About the Refuge

Image cypress trees in swamp at sunset copyright Donna Bush

The Atchafalaya Basin is a vast and wild river swamp at the southern end of the Mississippi River Valley. Atchafalaya National Wildlife Refuges' conservation objective is to sustain representative habitats of this region —  bottomland hardwood forests, bayous, and wetlands — to provide high quality and diverse habitat to support neotropical songbirds, the Louisiana black bear, waterfowl, and other native fish and wildlife species.

Atchafalaya means long river in the language of the native people of the area.

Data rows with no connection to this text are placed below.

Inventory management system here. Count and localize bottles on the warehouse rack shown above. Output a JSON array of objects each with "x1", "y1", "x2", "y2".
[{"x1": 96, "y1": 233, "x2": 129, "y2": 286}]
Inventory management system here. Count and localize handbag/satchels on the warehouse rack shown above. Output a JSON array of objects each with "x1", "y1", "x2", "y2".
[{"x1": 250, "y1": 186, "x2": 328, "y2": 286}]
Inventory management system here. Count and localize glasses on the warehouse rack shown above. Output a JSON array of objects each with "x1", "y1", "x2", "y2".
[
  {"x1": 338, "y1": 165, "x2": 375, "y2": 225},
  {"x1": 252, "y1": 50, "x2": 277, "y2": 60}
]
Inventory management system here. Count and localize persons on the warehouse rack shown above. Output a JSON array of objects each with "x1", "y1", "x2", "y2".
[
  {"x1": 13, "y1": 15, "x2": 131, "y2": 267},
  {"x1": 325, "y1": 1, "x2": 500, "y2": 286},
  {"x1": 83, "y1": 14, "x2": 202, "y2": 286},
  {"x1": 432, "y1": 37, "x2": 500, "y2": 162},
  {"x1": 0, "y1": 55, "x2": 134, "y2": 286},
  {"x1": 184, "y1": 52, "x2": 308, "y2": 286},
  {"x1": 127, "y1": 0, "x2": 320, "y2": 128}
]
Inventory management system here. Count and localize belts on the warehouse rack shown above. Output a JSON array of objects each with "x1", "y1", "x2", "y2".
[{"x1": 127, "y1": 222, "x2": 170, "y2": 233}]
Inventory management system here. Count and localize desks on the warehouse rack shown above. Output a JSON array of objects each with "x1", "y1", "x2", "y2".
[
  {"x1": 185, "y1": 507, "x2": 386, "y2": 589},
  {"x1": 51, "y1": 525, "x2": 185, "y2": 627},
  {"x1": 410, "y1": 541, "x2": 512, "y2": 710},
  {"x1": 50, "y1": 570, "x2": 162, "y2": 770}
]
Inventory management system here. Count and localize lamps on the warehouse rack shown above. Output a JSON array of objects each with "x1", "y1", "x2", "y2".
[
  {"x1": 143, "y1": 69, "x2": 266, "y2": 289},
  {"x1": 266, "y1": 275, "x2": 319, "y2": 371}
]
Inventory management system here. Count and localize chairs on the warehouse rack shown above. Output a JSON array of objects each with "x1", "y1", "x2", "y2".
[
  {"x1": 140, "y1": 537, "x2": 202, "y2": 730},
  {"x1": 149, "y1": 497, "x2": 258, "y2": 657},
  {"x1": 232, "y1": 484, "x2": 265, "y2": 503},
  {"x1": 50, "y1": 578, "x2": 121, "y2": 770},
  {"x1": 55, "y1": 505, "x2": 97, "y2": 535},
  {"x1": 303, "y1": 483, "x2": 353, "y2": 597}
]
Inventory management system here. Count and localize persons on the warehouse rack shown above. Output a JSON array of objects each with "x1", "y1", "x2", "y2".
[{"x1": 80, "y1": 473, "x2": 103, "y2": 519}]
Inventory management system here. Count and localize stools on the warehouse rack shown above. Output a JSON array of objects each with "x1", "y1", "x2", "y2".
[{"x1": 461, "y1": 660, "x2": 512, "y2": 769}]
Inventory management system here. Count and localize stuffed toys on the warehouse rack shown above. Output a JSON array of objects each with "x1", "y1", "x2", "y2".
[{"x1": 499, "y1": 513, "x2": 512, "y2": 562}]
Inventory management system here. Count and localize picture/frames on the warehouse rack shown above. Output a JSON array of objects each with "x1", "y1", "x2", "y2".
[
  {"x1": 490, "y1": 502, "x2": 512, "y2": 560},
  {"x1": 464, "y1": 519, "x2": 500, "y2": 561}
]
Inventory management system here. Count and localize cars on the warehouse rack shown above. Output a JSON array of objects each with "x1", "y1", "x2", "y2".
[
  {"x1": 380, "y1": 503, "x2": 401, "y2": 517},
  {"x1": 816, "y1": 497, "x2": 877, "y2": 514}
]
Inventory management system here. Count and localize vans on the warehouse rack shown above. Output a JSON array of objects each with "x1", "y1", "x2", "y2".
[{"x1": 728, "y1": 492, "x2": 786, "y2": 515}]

Atchafalaya National Wildlife Refuge (NWR), established in 1984, encompasses 15,000 acres of bottomland hardwood swamp habitat in the vast floodplain of the Atchafalaya River, a tributary of the Mississippi that flows into the Gulf of Mexico. The Refuge's dense bottomland forests, meandering bayous, and cypress-tupelo swamps offer stellar hunting, fishing, paddling, and wildlife viewing opportunities. 

Atchafalaya National Wildlife Refuge, the Sherburne Wildlife Management Area, and the U.S. Army Corps of Engineers Bayou Des Ourses Area combine to form a 44,000 acre tract of wildlands, collectively referred to as the Sherburne Complex. The Louisiana Department of Wildlife and Fisheries owns 11,780 acres, the U.S. Fish and Wildlife Service owns 15,220 acres, and the remaining 17,000 acres is owned by the U.S. Army Corps of Engineers. The complex is managed as one unit by the Louisiana Department of Wildlife and Fisheries.